PASSAGE TO READ >>
------------------------
Our planet bears proof of an indisputable truth: waste is piling up in landfills and oceans around the world. Unfortunately, medical devices contribute to that waste. From single-use syringes to decommissioned insulin pumps, there is an environmental cost to the safe delivery of healthcare. As a leader in the medical device industry, we’re tackling product waste and striving for a more sustainable future.


Reimagining our work to reduce and recycle

Hospitals in the United States produce more than 5 million tons of medical waste each year. Items used in operating rooms must be sterile, which creates the need for single-use items, most of which are either incinerated or sent to a landfill for disposal. We work with hospitals around the world to reduce waste. In FY23, we set five new product stewardship targets:

  • Publish partial life cycle assessments (LCAs) for 100% of products and additionally publish full LCAs for 50% of products
  • Convert 50% of eligible product codes to electronic Instructions for Use within applicable regions
  • Integrate circularity and eco-design criteria into the New Product Development process
  • Achieve one of the following qualities for 95% of eligible plastic packaging: is industrially recyclable, contains postindustrial recycled content, demonstrates optimized design (by volume, weight, or thickness)
------------------------
SOURCE INFORMATION >>
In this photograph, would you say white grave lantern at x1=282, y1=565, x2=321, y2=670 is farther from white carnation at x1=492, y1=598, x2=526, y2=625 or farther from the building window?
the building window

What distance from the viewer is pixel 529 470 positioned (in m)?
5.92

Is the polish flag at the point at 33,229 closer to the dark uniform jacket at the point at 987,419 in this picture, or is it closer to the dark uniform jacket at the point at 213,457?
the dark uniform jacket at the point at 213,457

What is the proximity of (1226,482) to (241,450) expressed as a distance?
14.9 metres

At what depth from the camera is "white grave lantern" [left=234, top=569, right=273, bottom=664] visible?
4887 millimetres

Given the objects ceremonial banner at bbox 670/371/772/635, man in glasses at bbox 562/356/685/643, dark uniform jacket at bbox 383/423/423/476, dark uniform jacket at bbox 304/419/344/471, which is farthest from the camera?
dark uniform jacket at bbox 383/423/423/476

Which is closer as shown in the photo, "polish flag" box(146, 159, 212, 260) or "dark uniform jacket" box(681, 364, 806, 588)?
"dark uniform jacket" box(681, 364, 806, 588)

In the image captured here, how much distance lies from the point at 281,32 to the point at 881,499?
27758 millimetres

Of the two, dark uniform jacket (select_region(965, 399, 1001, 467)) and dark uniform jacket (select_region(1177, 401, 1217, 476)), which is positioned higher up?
------------------------
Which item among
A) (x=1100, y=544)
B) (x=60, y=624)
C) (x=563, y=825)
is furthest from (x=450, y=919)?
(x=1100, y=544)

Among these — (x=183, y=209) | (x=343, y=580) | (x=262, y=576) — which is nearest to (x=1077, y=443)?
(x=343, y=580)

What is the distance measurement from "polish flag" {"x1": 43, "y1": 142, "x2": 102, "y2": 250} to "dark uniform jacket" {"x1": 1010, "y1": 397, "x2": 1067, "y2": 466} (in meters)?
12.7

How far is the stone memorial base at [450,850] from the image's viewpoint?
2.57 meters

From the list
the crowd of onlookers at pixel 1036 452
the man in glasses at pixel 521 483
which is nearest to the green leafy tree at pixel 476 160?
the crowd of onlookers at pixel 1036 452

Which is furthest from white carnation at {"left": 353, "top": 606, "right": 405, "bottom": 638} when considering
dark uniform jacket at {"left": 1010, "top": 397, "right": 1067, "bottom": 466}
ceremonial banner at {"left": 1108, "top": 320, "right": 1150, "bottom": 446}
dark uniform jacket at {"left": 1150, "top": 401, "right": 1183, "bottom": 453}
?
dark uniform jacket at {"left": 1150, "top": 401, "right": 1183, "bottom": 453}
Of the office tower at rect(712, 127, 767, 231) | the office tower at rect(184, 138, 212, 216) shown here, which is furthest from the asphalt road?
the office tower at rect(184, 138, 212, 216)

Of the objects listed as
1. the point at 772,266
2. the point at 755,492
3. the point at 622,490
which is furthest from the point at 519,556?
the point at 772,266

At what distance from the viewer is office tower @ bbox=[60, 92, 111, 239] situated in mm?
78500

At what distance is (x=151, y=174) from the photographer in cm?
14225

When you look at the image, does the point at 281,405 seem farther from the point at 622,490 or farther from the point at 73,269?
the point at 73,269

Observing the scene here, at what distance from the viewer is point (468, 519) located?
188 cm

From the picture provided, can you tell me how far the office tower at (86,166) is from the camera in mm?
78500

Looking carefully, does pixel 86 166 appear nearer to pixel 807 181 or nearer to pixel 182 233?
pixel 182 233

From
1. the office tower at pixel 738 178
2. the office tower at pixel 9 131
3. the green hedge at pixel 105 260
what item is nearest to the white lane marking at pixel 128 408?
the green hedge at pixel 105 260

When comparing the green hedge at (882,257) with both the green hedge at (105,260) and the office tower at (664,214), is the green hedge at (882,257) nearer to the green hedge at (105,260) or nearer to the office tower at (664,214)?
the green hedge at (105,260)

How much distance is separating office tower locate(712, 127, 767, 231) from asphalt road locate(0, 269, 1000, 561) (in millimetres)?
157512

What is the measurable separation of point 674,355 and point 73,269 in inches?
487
------------------------
WORK TASK >> Continue the text on medical device waste and product stewardship from its last line. The records are separate material, unrelated to the text on medical device waste.

RESPONSE BELOW >>
  • Reduce packaging for 20 additional high-volume products for a total of 50% reduction against the FY21 baseline
     

While we help healthcare systems reduce medical waste, we also work to reduce waste across our operational spectrum — from research and development to manufacturing and distribution. We are constantly looking for new ways to reduce and recycle. Sometimes this means reimagining the way we do our work. At one of our facilities in Galway, Ireland, for example, we changed the way we used chemicals in the manufacturing process to help cut total waste generation by 34%.


A product's second life

Many of our devices are implanted in the body, so recycling is difficult. But we do look for opportunities to refurbish and reprocess select products to give them a second life when appropriate. For example, we collect:
 

  • Nellcor™ pulse oximetry devices to recycle or remanufacture
  • MyCareLink™ Heart monitors to refurbish and redeploy
  • Surgical technologies for energy generation from waste
     

  

  

In FY23, we took back four million products, diverting 217 metric tons of waste from landfills.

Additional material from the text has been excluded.